Extrait du document ::
□ □ □ □ □ □ □

Je suis entièrement d’accord avec toi, toutes les tentatives de réformer l’orthographe et la grammaire françaises se heurtent à des murs d’incompréhension et finissent dans des culs-de-sac de difficultés et d’impossibilités manifestes; tu as raison d’évoquer le grand nombre d’homophones de notre langue, qui sont pour moi le principal souci.

Malgré tout, je pense qu’on parle là de plusieurs «niveaux» d’erreur. Pour moi, «ça/sa» est une faute grave dans la mesure où elle révèle une incompréhension de la structure de la langue: confusion d’un possessif et d’un démonstratif. À l’inverse, une faute d’orthographe comme «discution» relève pour moi de l’anecdotique, et même de l’anecdotique positif car elle révèle que son auteur a saisi la parenté étymologique avec «discuter». C’est d’ailleurs un des avantages de notre orthographe démente: un rapport s’établit automatiquement entre «doigt/doigté», ce qui ne serait pas le cas de «dwa/dwaté». L’élève qui apprendrait ça pourrait se demander, avec raison, d’où sort le «t». Dans ce cas, ne rendrait-on pas le français encore plus dur, en croyant bien faire ?

□ □ □ □ □ □ □

Bloc de données ::

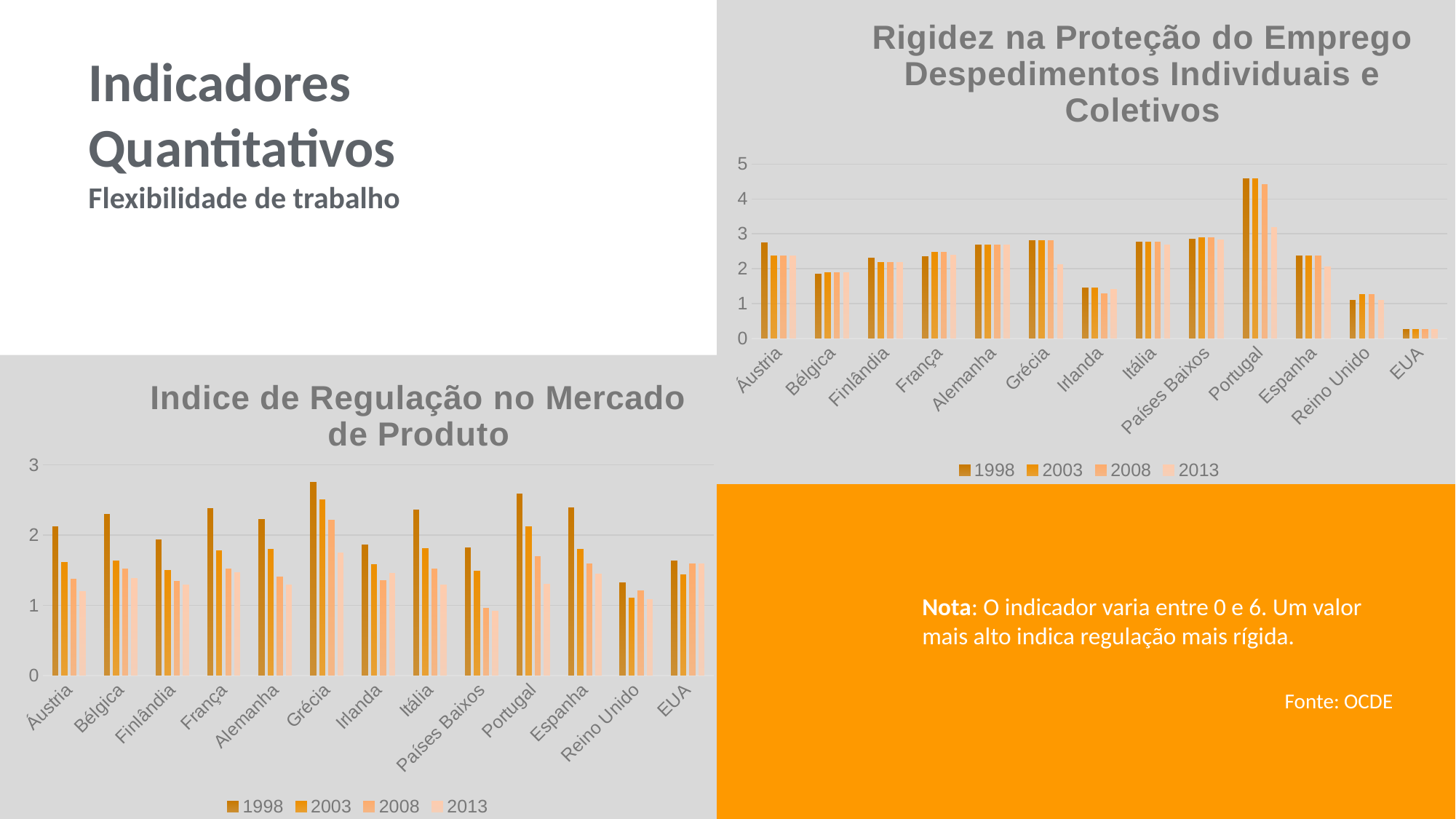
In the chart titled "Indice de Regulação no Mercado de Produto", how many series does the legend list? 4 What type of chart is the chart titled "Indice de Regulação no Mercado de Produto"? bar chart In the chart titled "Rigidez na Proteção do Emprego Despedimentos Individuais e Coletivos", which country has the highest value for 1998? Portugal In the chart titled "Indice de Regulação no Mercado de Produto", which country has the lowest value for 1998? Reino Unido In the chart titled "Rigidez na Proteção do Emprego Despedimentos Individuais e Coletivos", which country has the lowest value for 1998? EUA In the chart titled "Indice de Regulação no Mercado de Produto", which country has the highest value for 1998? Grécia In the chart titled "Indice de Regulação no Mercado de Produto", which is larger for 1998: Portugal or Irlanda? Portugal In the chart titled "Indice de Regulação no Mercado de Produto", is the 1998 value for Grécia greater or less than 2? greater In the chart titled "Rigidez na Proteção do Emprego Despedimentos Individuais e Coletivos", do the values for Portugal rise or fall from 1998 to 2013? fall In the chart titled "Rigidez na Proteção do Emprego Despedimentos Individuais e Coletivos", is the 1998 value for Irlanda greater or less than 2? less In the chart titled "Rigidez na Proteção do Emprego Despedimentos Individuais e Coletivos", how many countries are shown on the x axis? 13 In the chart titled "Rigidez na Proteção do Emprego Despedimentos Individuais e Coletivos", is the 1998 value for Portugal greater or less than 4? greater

□ □ □ □ □ □ □

Actions à mener ::
1. Reformulez sous forme de liste à puces le paragraphe du texte sur l'orthographe française qui commence par « Malgré tout, je pense ». Conservez ses idées principales.
2. Écrivez la suite du texte sur l'orthographe française à partir de sa dernière phrase.

Réponses par tâche ::
1.
- Les erreurs ne se situent pas toutes au même niveau.
- Confondre « ça » et « sa » est une faute grave. Elle trahit une incompréhension de la structure de la langue, car elle mêle un possessif et un démonstratif.
- Écrire « discution » est anecdotique, et même plutôt positif. Cette faute montre que son auteur a saisi la parenté étymologique avec « discuter ».
- L'orthographe actuelle a un avantage : elle établit automatiquement un lien entre « doigt » et « doigté », ce que ne ferait pas une graphie comme « dwa/dwaté ».
- Un élève qui apprendrait « dwaté » pourrait se demander d'où sort le « t ». L'auteur se demande donc si une telle réforme ne rendrait pas le français encore plus difficile.

2.
Enfin, je pense qu’au sens de la sphère occidentale francophone (je laisse volontairement l’Afrique de côté), on va plus aller vers une uniformisation de la langue sous l’effet du soft power anglo-saxon et des standardisations des contenus médiatico-linguistiques. Anglicismes, calques, formules-slogans et langage internet/geek/informatique sont connus de Bruxelles à Québec. Inversement, de nombreux éléments langagiers (régionalismes, patois, termes argotiques, même certains mots du langage soutenu) disparaissent ou bien se cloisonnent à des sociogroupes de plus en plus restreints. Mais dans un sens, une certaine diglossie virtuelle ne s’opère-t-elle pas déjà ? Sur le Net, on écrit «comme on veut», les idiolectes et orthorgaphies joyeuses s’épanouissent.. Parfois au risque de ne plus se comprendre ! Alors que de Marseille à Bonifacio, deux locuteurs du français modernes vont probablement savoir ce que ça fait de faire du crowdfunding ou de faire du couchsurfing après avoir mangé dans un restaurant trendy et mis ses wraps dans un doggy bag !

Les charmes de la langue et de ses paradoxes !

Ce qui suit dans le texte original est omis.